Dersim, Çorum, Maraş, Sivas katliamlarında, hayata dönüş operasyonu adı altında gerçekleşen katliamlarda gene iktidarda veya koalisyon ortaklığında “Solcu” CHP vardı. Yıllardır bu katliamın anmalarında pişkince boy gösteren gene “Solcu” CHP’idi. Türkiye sosyalist hareketinde her zaman CHP’de solcu damar arama arayışı oldu. CHP’den sol bir parti yaratma arayışları hiç bitmedi. Özellikle son yıllarda Erdoğan rejimi kök saldıkça, sosyalist hareket Kemalizmin siyasal argümanlarıyla kendisine siyasal meşruiyet alanı yaratma arayışına girdi. Adalet yürüyüşüyle birlikte özledikleri CHP’yi bulmuş oldular. CHP ile yapılacak ittifak ile AKP’yi geriletme hayalleri karşısında, CHP; dümeni Akşener gibi Erdoğan’a muhalif olan sağ öznelere büktü. Canan Kaftancıoğlu çizgisine yakın olan kanat ise; klasik Kemalist paradigmanın bugünkü politik arenanın ihtiyaçlarına cevap vermediğini , sosyal demokrat politikaların başarı getireceğini düşünen kanattır. Klasik statükocu paradigmalara karşıdır, sermaye egemenliğine karşı değildir. Kemalizmin siyasal argümanları üzerinden kendisine siyasal meşruiyet alanı açan, CHP’yi sola çekerek kurulacak geniş bir demokrasi cephesi AKP’yi bertaraf etmeyi hedefleyen; BHH, Halkevleri gibi “Sosyalist” yapılarda özünde burjuva devletin egemenliğinin tamamına değil, bir kısmına karşı çıkmaktadır. İyi işleyen bir burjuva demokrasisini tasavvur etmektedirler. Totaliter rejimleri olağan burjuva demokrasisinin bir sonucu olarak değil, ondan bir sapma olarak değerlendirmektedirler.

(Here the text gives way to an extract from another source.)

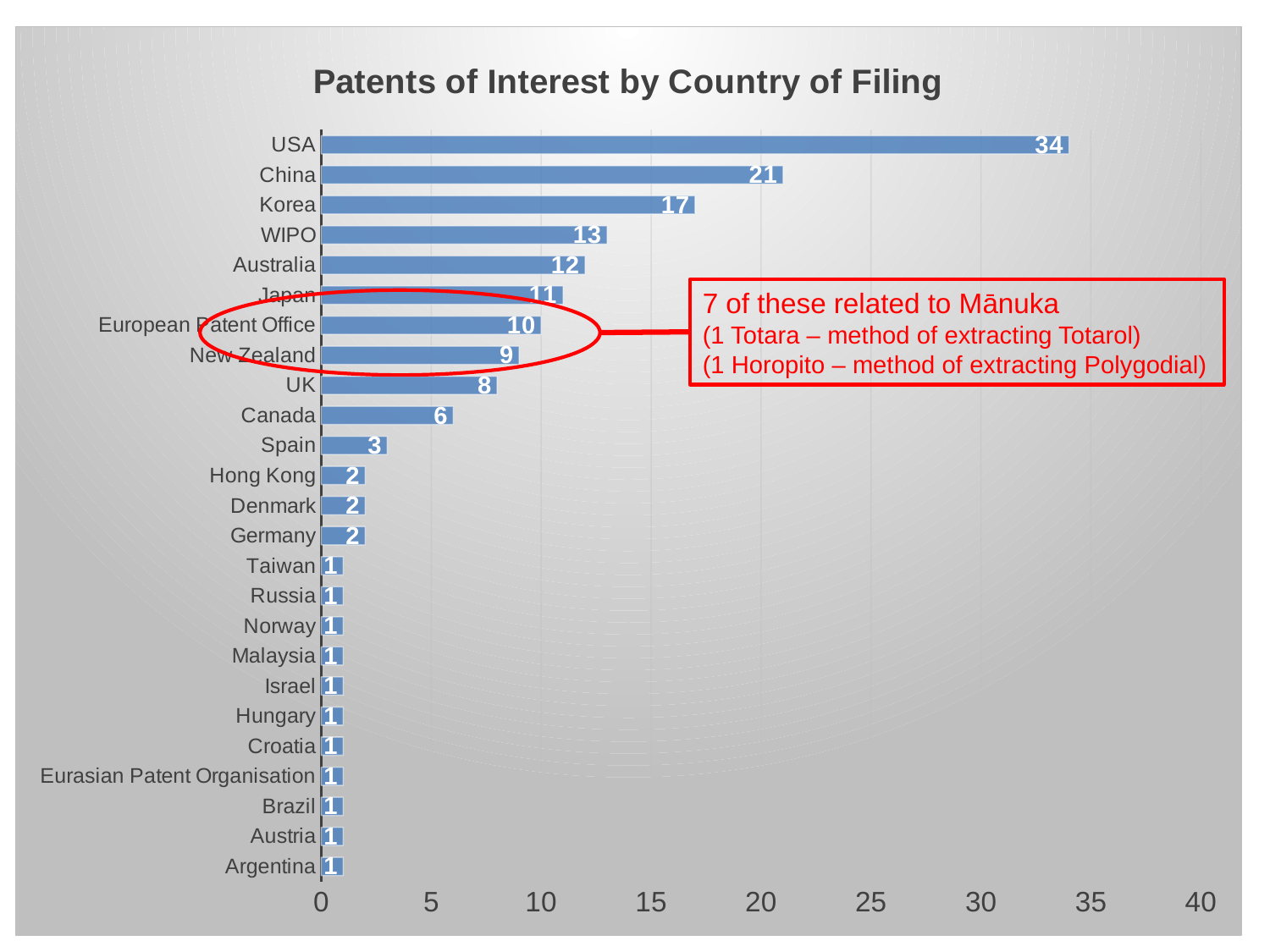
What kind of chart is shown on the slide? Bar chart Which is larger, the value for Australia or the value for Japan? Australia What is the value for Canada? 6 What is the value for the European Patent Office? 10 What is the difference between the values for USA and China? 13 How many countries or organisations are shown in the chart? 25 What is the difference between the values for Korea and WIPO? 4 What is the title of the chart? Patents of Interest by Country of Filing What is the value for USA? 34 Which country has the highest number of patents of interest? USA Is the value for China greater or less than 20? greater What is the value for New Zealand? 9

Özetlersek; CHP Türk sermaye devletinin kurucu burjuva partisidir. CHP içinden sol bir kanadın çıkıp partiye egemen olmasının tek koşulu, yükselen ve devrimcileşen işçi hareketinin yeşermesidir. Öyle bir durumda da dümeni sola bükecek CHP’nin ana işlevi sermaye devletinin belası için emekçi kitleleri düzen içinde tutma görevi olacaktır. Sonuç olarak şunu söyleyebiliriz ki; CHP’nin solu da, sağı da işçi sınıfının devrimci mücadelesinin önünde engeldir.